Cette situation (société civile devenue société en participation), qui a pour conséquence la substitution d'une indivision au patrimoine social et donc un transfert du patrimoine social vers les associés à la date du 1er novembre 2002, n'est pas sans incidences fiscales. Le ministre de l'économie précise que la perte de la personnalité morale sans dissolution de la société ne constitue pas une cessation d'entreprise et n'entraîne pas les conséquences fiscales d'une cessation d'entreprise dès lors que la société ne modifie pas son régime fiscal (Rép. min. no 9444 : JOAN Q, 2 juin 2003, p. 4271).

Dans le cas contraire, les conséquences fiscales sont néanmoins atténuées puisque le changement de régime fiscal ne s'accompagne pas de la création d'une personne morale nouvelle. Il s'ensuit que les plus-values latentes incluses dans l'actif social ainsi que les bénéfices en sursis d'imposition ne sont pas immédiatement imposables à la double condition qu'aucune modification ne soit apportée aux écritures comptables et que l'imposition des bénéfices et plus-values latentes demeure possible sous le nouveau régime fiscal applicable.

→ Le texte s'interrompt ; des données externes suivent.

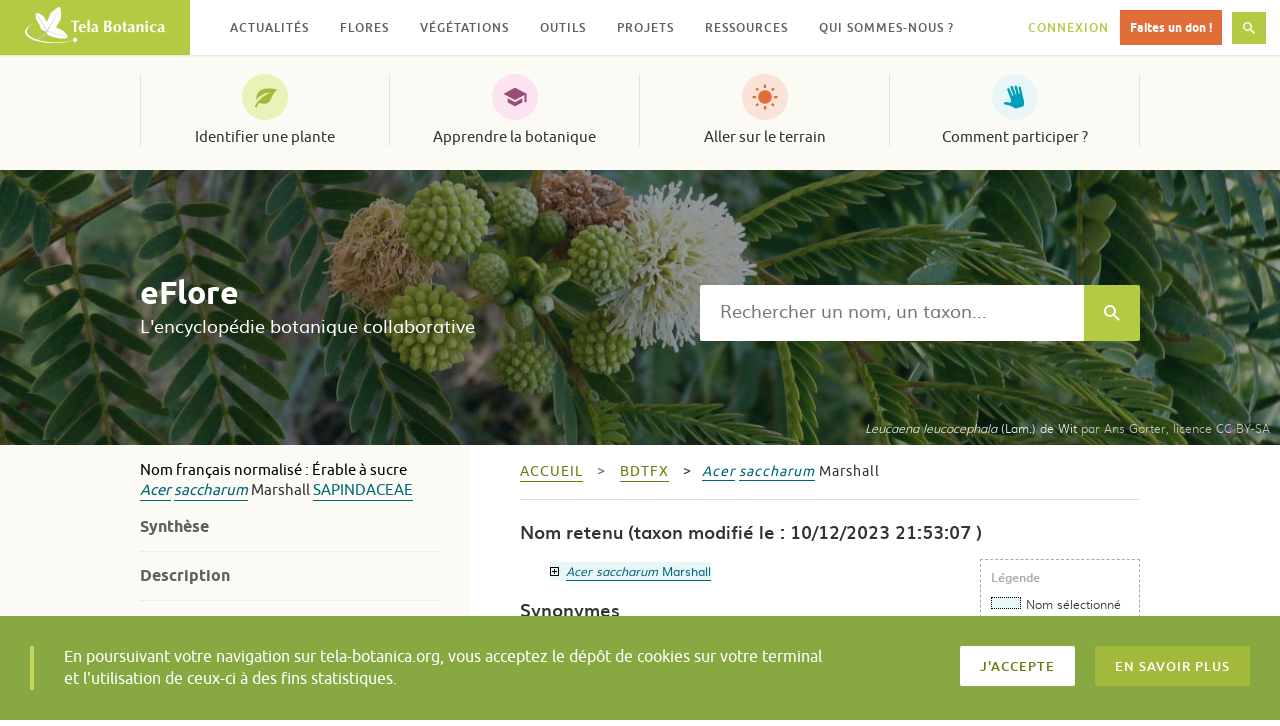

--- FILE ---
content_type: application/javascript
request_url: https://www.tela-botanica.org/commun/dictionnaire/scripts/dictionnaire.config.js
body_size: 111
content:
var URL_BASE_SERVICE = 'https://www.tela-botanica.org/commun/dictionnaire/services/0.1/dictionnaire/';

En ce qui concerne le transfert de propriété des éléments d'actif de la société civile dans le patrimoine des associés, le ministre précise qu'il sera admis que cette sortie d'actif ne donnera lieu à aucune taxation immédiate, si les biens concernés sont repris au bilan fiscal de la société en participation pour la valeur à laquelle ils figuraient à l'actif de la société civile.

Une instruction fiscale du 10 mai 2004 précise les conséquences de la perte de la personnalité morale quant aux droits d'enregistrement, de taxe de publicité foncière et de salaire du conservateur lors des transferts des biens immobiliers inscrits à l'actif des sociétés ayant perdu leur personnalité morale. L'instruction précise notamment que la publication du transfert de propriété au profit des associés est obligatoire. Elle doit être effectuée au vu d'un acte authentique. En matière de droits d'enregistrement et de taxe de publicité foncière, il est admis que la publication du transfert soit soumise à l'imposition fixe de 75 € prévue par l'article  680 du code général des impôts. La formalité de la publicité foncière donne lieu à la perception du salaire du conservateur au taux de 0,10 % de la valeur déclarée des biens faisant l'objet de la publication avec un minimum de perception de 15 € (Instruction du 10 mai 2004).